Council to decide museum's future
Items on agenda may help Butler Longhorn Museum move forward
By SARA MCDONALD The Daily News
Jennifer Wycoff-van der Wal, Butler Longhorn Museum curator, stands among the collection of Longhorn cattle heads at the museum in this 2004 file photo. FILE Photo/The Daily News
LEAGUE CITY - Two items set to go before council Tuesday could help the Butler Longhorn Museum move forward again.
One item would allow city staff to ask for proposals for a design build contract for the museum and the other would allow staff to advertise for bids and fund the finishout contract. "This is what we've been talking about doing since last May," council member Tommy Cones, who put one of the items on the agenda, said. "We've just been stalling it and making it a political issue. We need to just go ahead and complete the project."
If approved, the museum would have a contract to finish construction and the money to back it.

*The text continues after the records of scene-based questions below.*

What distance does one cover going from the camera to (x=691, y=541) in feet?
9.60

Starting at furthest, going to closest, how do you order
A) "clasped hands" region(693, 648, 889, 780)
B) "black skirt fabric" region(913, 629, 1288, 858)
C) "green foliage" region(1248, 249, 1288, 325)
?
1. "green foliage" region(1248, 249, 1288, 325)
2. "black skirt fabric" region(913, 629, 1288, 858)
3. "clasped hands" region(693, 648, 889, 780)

It could be the first steps to end the long, winding journey the city began five years ago when it decided to open the local history museum.
The museum would honor the Butler Longhorn bloodline, a breed of cattle once abundant in the area that gave League City its roots.
The museum was first set to open in 2004, before numerous delays and complications led it to wait in limbo for more money.
Since 2001, the city has spent about $1.4 million in construction costs to transform the old Walter Hall Estate, a large house once home to a prominent League City family, into a state-of-the-art museum.
A plan presented by museum curator Jennifer Wycoff-van der Wal would require about $350,000 from the city to finish construction and correct some work already done.
The figure includes the cost of redoing about $40,000 worth of electrical wiring that is either in the wrong place or mounted on the walls instead of inside them.
The building also needs flooring, widened doorways that are wheelchair accessible and a new roof.
The museum would still need about $500,000 to cover the cost of displays, lighting and exhibit design, an amount Wycoff-van der Wal said she hoped to achieve through fundraising.
The museum would also likely ask the city to fund operating costs and salaries for one to two years.
Council held an October workshop where it discussed the future of the museum, but arrived at no consensus. Cones said after the October meeting he expected to see bids come in. Since they didn't, he is asking for them.
"This is a city facility and a city project and it needs improvement," he said. "I don't understand why we've been ignoring it. I want to get past all the political fighting."